Infatti Shelbayh è riuscito a formarsi al di fuori del suo paese grazie all’intervento di un componente della famiglia reale della Giordania. Una storia che davvero sembra una favola. Il piccolo Abedallah guardava in tv uno dei rari tornei trasmessi nel paese, Roland Garros. Il padre, vista la passione del figlio per questo sport, decise di comprare una racchetta e di avviarlo al club locale, dove ben presto mise in mostra un’abilità fuori dal comune per i coetanei del suo paese.

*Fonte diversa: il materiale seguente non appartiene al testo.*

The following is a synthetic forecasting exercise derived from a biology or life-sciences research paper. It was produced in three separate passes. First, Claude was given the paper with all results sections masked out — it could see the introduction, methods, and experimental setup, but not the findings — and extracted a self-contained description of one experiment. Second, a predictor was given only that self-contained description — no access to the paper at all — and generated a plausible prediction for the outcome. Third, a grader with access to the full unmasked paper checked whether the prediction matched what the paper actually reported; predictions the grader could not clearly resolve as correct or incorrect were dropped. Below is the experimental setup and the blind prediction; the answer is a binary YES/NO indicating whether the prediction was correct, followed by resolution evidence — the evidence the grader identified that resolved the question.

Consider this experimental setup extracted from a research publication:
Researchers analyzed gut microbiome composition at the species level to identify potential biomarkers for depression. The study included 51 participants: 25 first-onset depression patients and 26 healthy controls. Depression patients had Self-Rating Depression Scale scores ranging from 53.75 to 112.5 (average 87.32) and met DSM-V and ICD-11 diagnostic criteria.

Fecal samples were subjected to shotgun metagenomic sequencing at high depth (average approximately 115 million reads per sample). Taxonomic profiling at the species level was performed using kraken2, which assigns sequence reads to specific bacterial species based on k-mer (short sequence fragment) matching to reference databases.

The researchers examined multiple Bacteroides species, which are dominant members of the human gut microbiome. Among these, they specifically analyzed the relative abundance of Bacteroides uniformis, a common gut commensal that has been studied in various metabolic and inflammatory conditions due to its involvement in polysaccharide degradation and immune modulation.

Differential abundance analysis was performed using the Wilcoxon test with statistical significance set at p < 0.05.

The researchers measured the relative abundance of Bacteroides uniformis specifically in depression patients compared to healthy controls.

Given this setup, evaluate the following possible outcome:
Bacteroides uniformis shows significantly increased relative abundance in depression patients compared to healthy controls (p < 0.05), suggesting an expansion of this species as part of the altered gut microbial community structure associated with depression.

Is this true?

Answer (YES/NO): YES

Il suo nome iniziò a girare come potenziale talento nello sport, tanto da entrare nella lente dell’associazione “Rise for Good”, gestita dalla principessa Lara Faisal, moglie di Faisal bin Ra’ad che, a sua volta, è figlio del principe di Giordania, Ra’ad bin Zeid. L’associazione fornisce supporto e aiuto ai giovani talenti giordani che hanno bisogno di mezzi e sostegno economico per far fruttare il proprio talento nello sport e nelle arti, un progetto che ha come scopo finale quello di creare modelli di successo nel paese, personaggi che possano ispirare le nuove generazioni.
“Zio” Toni Nadal fu chiamato in Giordania proprio dall’associazione, quando Shelbayh aveva solo 13 anni, e l’anno seguente il talento giordano si è trasferito a Maiorca presso l’Accademia Nadal, dove è cresciuto dal punto di vista sportivo e umano. “Toni e la principessa Lara si sono conosciuti a Doha nel 2016”, racconta Shelbayh. “Toni ha invitato la principessa Lara all’accademia, mentre lei lo ha invitato a un festival che si è tenuto in Giordania. Toni è potuto venire nel 2017. Gli ha parlato un po’ di me e lui ha voluto vedermi. Quando mi ha visto, mi ha chiesto andare all’accademia appena mi fossi sentito pronto. Sapeva che non sarebbe stato facile perché ero ancora un ragazzino, ma alla fine sono andato”.
Una scelta coraggiosa ma saggia. Sui campi della famiglia Nadal Shelbayh si è formato e questa settimana in Bosnia ha raccolto i primi importanti frutti di un lavoro partito da lontano, in tutti i sensi.